*SELECTED PASSAGE:*

User:Mono/GSoC 2017

From Apertium
< User:Mono
Revision as of 18:18, 27 August 2017 by Mono (talk | contribs)
Jump to navigation Jump to search

Apertium is a free/open-source platform for rule-based machine translation and language technology which is aimed providing support for lesser-resourced and marginalized languages. The current interface of Apertium is already pretty awesome. However, adding a few more functionalities such as webpage translation, spellchecker interface and the dictionary lookup feature would make this platform even more awesome. My GSoC project has revolved around implementing these features along with making the interface more robust.

I would like to thank my mentors Sushain, Jonathan, Xavivars, Unhammer, TinoDidriksen and the entire Apertium community for helping and guiding me throughout the course of this project. All that was accomplished wouldn't have been remotely possible without the support of my mentors. I would also thank Google Summer of Code community to provide me with the platform where I could learn and build my skillset and quench my thirst for open source contribution.

The further part of the wiki mentions about the work I have accomplished during the period of GSoC 2017.

Webpage Translation mode

An interface that lets the user to input a URL, choose a source and a destination language and translate the webpage.

Code

Backend

Frontend

Documentation

Backend

URL Function Parameters Output
/translatePage Translates a webpage
  • langpair: language pair to use for translation
  • url: url of webpage that has to be translated
Returns the translated webpage
curl -Ss 'http://localhost:2737/translatePage?langpair=eng|spa&url=http://facebook.com'

output

Frontend

ENABLED_MODES: an array of the enabled interfaces, a non-empty subset of ['translation', 'analyzation', 'generation', 'sandbox']

  • translation lookup turns on webpage translation mode.

Future Work

1. The backend for this mode is merged through this commit. The screenshot of the current state of interface can be found here.
2. The interface is pretty much functional. However, a future task is to make use of a form handler while submitting the URL links for translation. The related issues are in this comment.


SpellChecker mode

Checks for the spelling of input text for a given language and suggests alternatives if the spelling is wrong.

Code

Backend

Frontend

Documentation

Backend

URL Function Parameters Output
/speller Performs spellchecking on a given text for a given language
  • lang: language to perform spellchecking for
  • q: text to perform spellchecking on
Returns the spellchecking results
curl -Ss 'http://localhost:2737/speller?lang=hin&q=माय' | ascii2uni -a U -q

[{"sugg": [["काय", "1.000000"], ["चाय", "1.000000"], ["राय", "1.000000"], ["हाय", "1.000000"], ["साय", "1.000000"], ["मा", "1.000000"], ["वाय", "1.000000"], ["दाय", "1.000000"], ["गाय", "1.000000"], ["जाय", "1.000000"]], "known": false, "token": "माय"}]

Frontend

ENABLED_MODES: an array of the enabled interfaces, a non-empty subset of ['translation', 'analyzation', 'generation', 'sandbox', 'speller']

  • speller turns on spell checking mode.

Future Work

1. The screenshot of the current state of interface can be found here.
2. Improving the logic of mapping the suggestions returned from the backend for the tokens appropriately to the corresponding text on the frontend.


Dictionary Lookup mode

An interface that generates all forms of a given word. It renders the definitions of a given word for a given language pair after translating them.

*RECORDS SHOWN:*

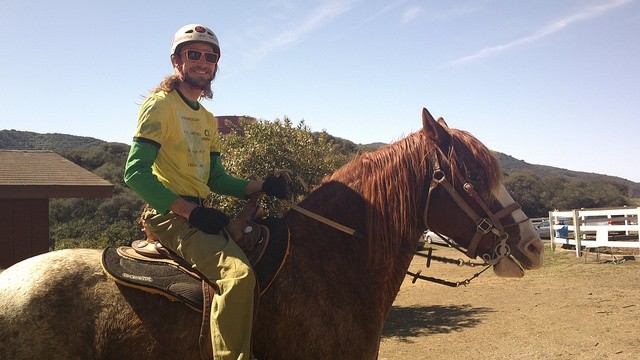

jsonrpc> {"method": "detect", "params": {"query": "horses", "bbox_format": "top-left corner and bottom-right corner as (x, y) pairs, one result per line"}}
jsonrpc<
(1, 104), (545, 360)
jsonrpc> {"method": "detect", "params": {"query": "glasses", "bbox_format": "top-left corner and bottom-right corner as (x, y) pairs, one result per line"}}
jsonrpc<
(178, 49), (218, 65)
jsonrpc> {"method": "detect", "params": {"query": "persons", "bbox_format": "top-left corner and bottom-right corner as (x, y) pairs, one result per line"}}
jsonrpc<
(122, 22), (290, 360)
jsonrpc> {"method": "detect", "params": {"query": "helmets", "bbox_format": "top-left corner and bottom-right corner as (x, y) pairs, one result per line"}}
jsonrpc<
(170, 24), (221, 55)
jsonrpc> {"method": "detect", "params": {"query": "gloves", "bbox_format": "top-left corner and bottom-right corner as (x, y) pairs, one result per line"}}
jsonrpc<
(263, 169), (293, 201)
(188, 206), (229, 234)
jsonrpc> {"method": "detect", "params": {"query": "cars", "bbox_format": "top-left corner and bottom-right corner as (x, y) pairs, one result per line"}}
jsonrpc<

*YOUR TASKS:*
A) Can you reproduce the Apertium GSoC write-up between "I would like" and "of GSoC 2017.", inclusive, substituting "advisors" for "mentors"?
B) Will you proceed with the Apertium GSoC write-up and continue it from its last sentence?
The data isn't needed for anything here.

*TASK RESULTS:*
A)
I would like to thank my advisors Sushain, Jonathan, Xavivars, Unhammer, TinoDidriksen and the entire Apertium community for helping and guiding me throughout the course of this project. All that was accomplished wouldn't have been remotely possible without the support of my advisors. I would also thank Google Summer of Code community to provide me with the platform where I could learn and build my skillset and quench my thirst for open source contribution.

The further part of the wiki mentions about the work I have accomplished during the period of GSoC 2017.

B)
Code

Backend

Frontend

Documentation

Backend

URL Function Parameters Output
/dictionaryLookup Generate dictionary forms of a given word
  • langpair: language pair to use for translation
  • q: word to perform dictionary lookup on
Returns the possible forms of after translation
curl -Ss 'http://localhost:2737/dictionaryLookup?langpair=eng|spa&q=light'
{"vblex": ["encender", "iluminar"], "n": ["luz"], "adj": ["ligero", "claro"]}

Frontend

ENABLED_MODES: an array of the enabled interfaces, a non-empty subset of ['translation', 'analyzation', 'generation', 'sandbox']

  • translation lookup turns on dictionary lookup mode.

Future Work

1. The screenshot of the current state of interface can be found here.
2. The pending tasks with respect to dictionary lookup mode are discussed in this comment.


Installation Notification

1. A notification that appears when the requests made to the APy take more than a threshold time.
2. This notification also appears when a cumulative average of the requests duration exceeds a certain threshold indicating that the servers may be overloaded in that particular time phase and thus, one could set the APy locally too.

Code

1. An issue that was observed here was, if an AJAX request is made which is not handled through callApy(), it used to take up the apyRequestStartTime value of the previously executed callApy call, execute handleApyRequestCompletion() in ajaxComplete() and thus, that difference being greater than the threshold, installation notification was always shown.
2. The following patch resolved the above issue.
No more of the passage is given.